◆ WHAT IS EXPECTED
Locate the line that contains "Escalera Aluminio Oryx 6 Peldaños Doméstica", then copy it and all later lines of the data below exactly, through the last one.

Content starts

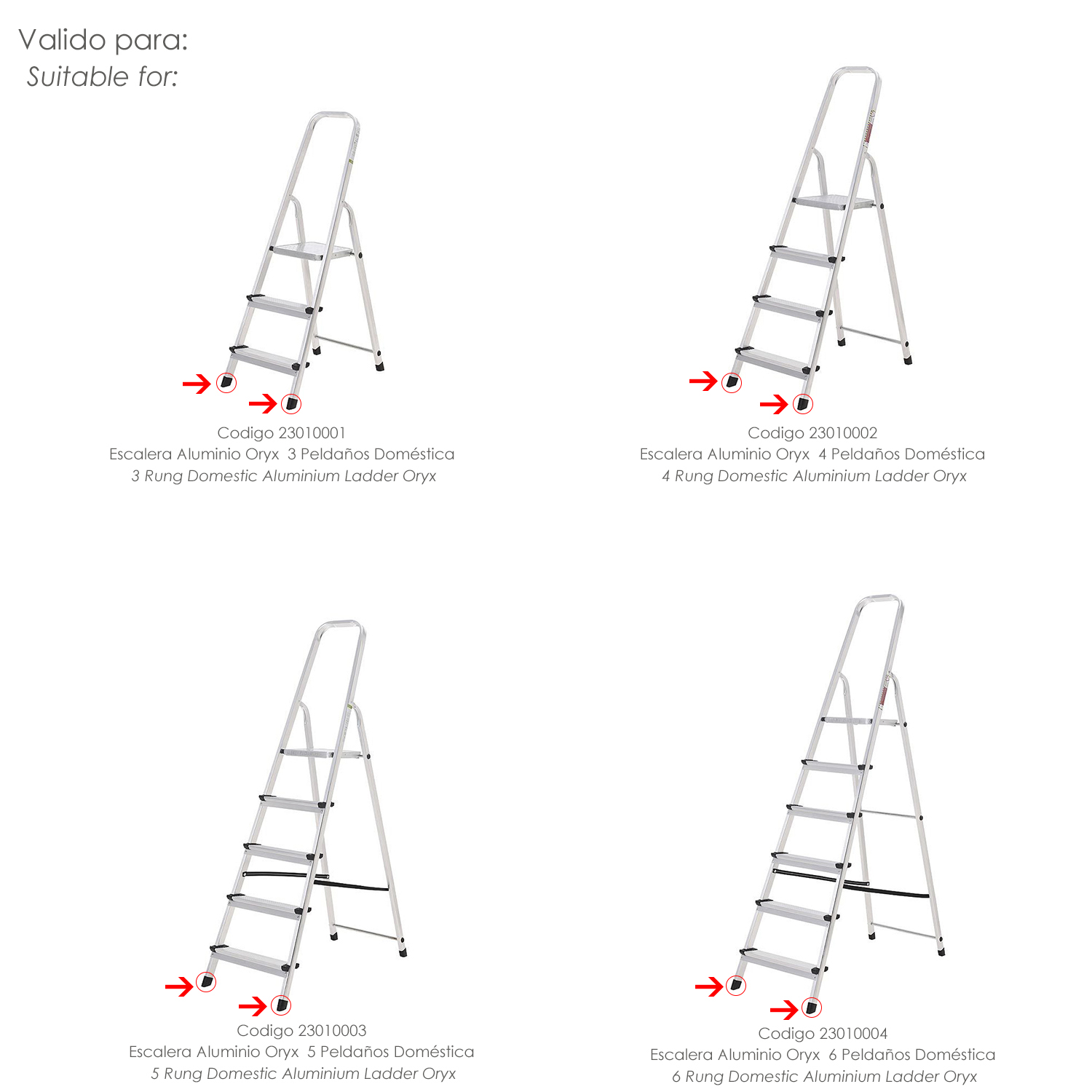 Valido para:
Suitable for:

Codigo 23010001
Escalera Aluminio Oryx 3 Peldaños Doméstica
3 Rung Domestic Aluminium Ladder Oryx

Codigo 23010002
Escalera Aluminio Oryx 4 Peldaños Doméstica
4 Rung Domestic Aluminium Ladder Oryx

Codigo 23010003
Escalera Aluminio Oryx 5 Peldaños Doméstica
5 Rung Domestic Aluminium Ladder Oryx

Codigo 23010004
Escalera Aluminio Oryx 6 Peldaños Doméstica
6 Rung Domestic Aluminium Ladder Oryx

Content ends

◆ REPLY TO THE EXERCISE
Escalera Aluminio Oryx 6 Peldaños Doméstica
6 Rung Domestic Aluminium Ladder Oryx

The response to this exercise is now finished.